Теперь на экране красовался неряшливый Сутин. На голове копна спутанных волос, узел галстука спустился вниз и съехал набок, воротник рубашки подвернулся. Само лицо тоже как будто неряшливое: нос лампочкой, глазки маленькие…
— Да, — смаковал Вадим Петрович, — рассматривая этот портрет, — посмотрите на этого элегантного человека. Надо сказать, что здесь он еще при параде. Людям, которые его знали, он запомнился в своей неизменной куртке из чертовой кожи. Чаще под этой курткой ничего не было, последнюю рубашку он мог изорвать на холсты. Запросы у Сутина были более чем скромные, довольствовался тарелкой супа в день или чьими-нибудь объедками. Жизнь его не баловала, настрадался и натерпелся, и хорошим, разумеется, манерам обучен не был. И когда приехал в Париж, многие его сторонились, как прокаженного. Его боль, унижения должны были как-то прорваться, выйти. В картинах Сутина все обнажено, страшно, сочится кровью… Можете себе представить, этот портрет Сутина Модильяни написал у Зборовских на двери. И эти милейшие люди, которые всю жизнь боготворили Модильяни, единственный раз огорчились его проделке… Но чем интересен портрет? В нем запечатлен какой-то болезненный перекос между внутренним и внешним… Такая сила духа, такое самоотречение — и безалаберность, непритязательность, отсутствие брезгливости.

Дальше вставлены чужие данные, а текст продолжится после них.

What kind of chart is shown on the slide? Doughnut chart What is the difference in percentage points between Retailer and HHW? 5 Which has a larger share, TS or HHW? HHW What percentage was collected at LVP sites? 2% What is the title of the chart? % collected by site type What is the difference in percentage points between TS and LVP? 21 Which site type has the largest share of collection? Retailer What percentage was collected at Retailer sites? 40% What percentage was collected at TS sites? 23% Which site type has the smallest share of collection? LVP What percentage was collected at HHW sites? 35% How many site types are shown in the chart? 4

Валерик, скрипнув стулом, присел у стенки, никто не обратил на него внимания. Под рукой Вадима Петровича загорался и гас луч диапроектора, один за другим менялись слайды: «Алиса», «Липшиц», «Виолончелист», «Жанна Эбютерн»… Ребята завороженно слушали руководителя изостудии. Он рассказывал о безысходной бедности Модильяни, о непризнании и о подлых маршанах[2], иные из них знали истинную цену его полотен, но не торопились их покупать или покупали за гроши. Выходит, они только ждали его смерти. И как только его похоронили на кладбище для бедных Пер-Лашез, он тотчас же стал знаменитым. К ценам его картин, где значилось всего 30 франков, срочно подставлялись нули. А теперь для любого самого лучшего музея всякий из его набросков — большая ценность.

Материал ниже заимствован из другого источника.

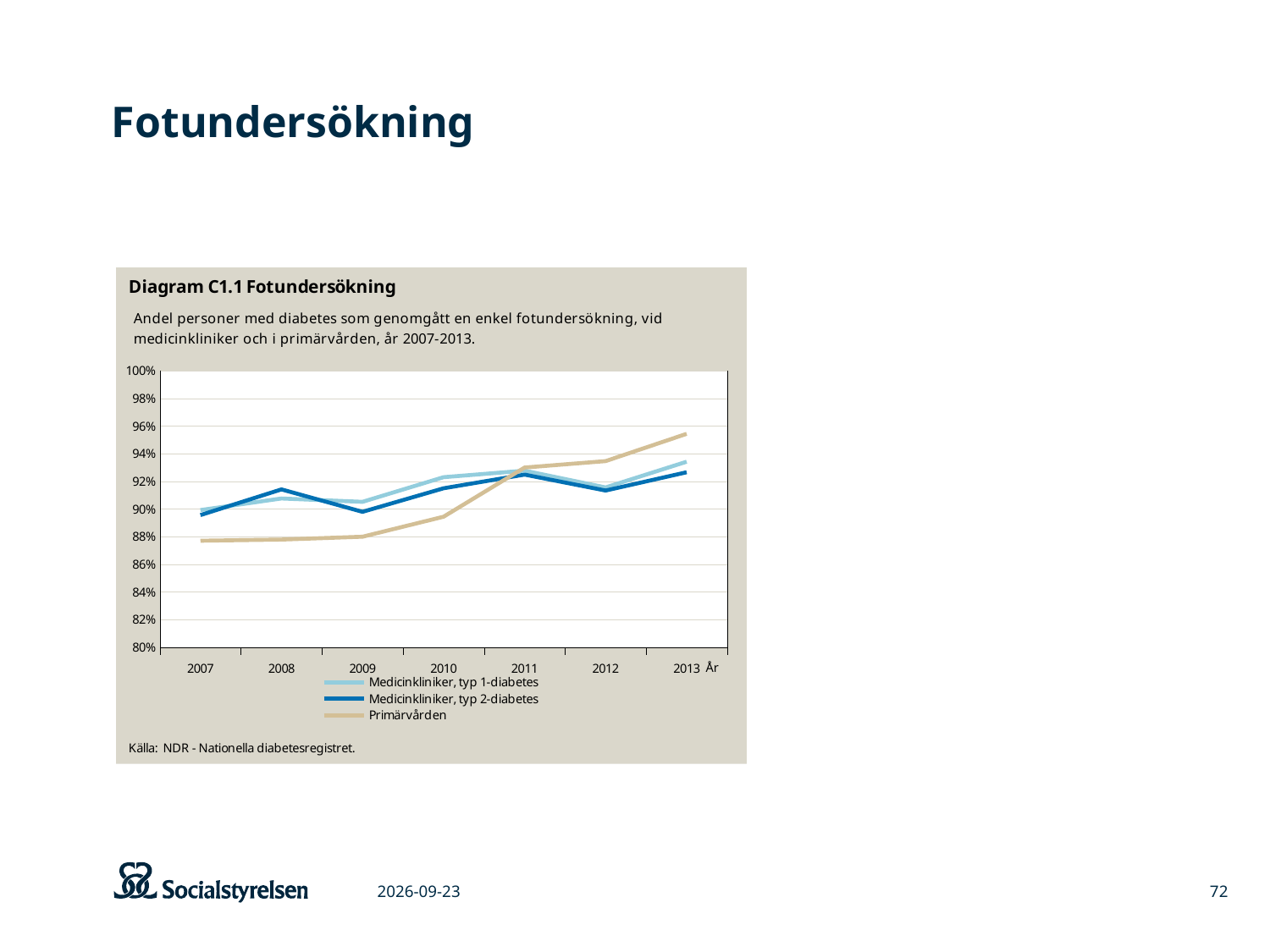
Which series has the highest value in 2013? Primärvården Does the Primärvården series rise or fall from 2007 to 2013? rise How many years are plotted along the x axis? 7 Is the value for Medicinkliniker, typ 1-diabetes in 2013 greater or less than 92%? greater Which series has the lowest value in 2007? Primärvården What source is cited below the chart? NDR - Nationella diabetesregistret. What kind of chart is shown in Diagram C1.1 Fotundersökning? line chart How many series does the legend list? 3 Is the value for Medicinkliniker, typ 2-diabetes in 2012 greater or less than 92%? less Is the value for Primärvården in 2010 greater or less than 90%? less In 2010, which is higher: Medicinkliniker, typ 1-diabetes or Primärvården? Medicinkliniker, typ 1-diabetes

Валерик уже много знал о художнике, но сейчас рассказ Вадима Петровича и слайды особенно были близки ему. Пусть он будет тоже таким непризнанным. Он вынесет все страдания, которые выпадут на его долю. Как Модильяни, как Ван Гог, ему будет, может быть, тяжелее, чем им, все равно не свернет с намеченного пути. Хорошо бы жить в подвале, пить абсент, кашлять и плевать кровью, медленно умирая от чахотки. На миг представилась убогая мастерская Лунина. Только не так, как он. По-другому, иначе.
Вглядываясь в застывшую на экране «Жанну Эбютерн», портрет, виденный им в репродукциях, всегда довольно значительно отличающихся по цвету, он думал еще о том, что такая же кроткая волнующая доброта исходит от Лильки. Вообще они внутренне очень похожи друг на друга. Как только он раньше этого не замечал? Призвание Лильки, скорее всего, в том, чтобы быть верной спутницей непризнанного таланта. То, что Лилька рисует сама, не так важно. Пусть рисует. Жанна Эбютерн тоже рисовала и даже немного зарабатывала этим на жизнь… Жаль, Лилька не знает о своем предназначении. Но сейчас, когда она смотрит на картины Модильяни и слушает рассказ Вадима Петровича, глаза ее полны слез. Значит, тогда в парке она была не настоящей — притворялась. Специально, чтобы ему досадить.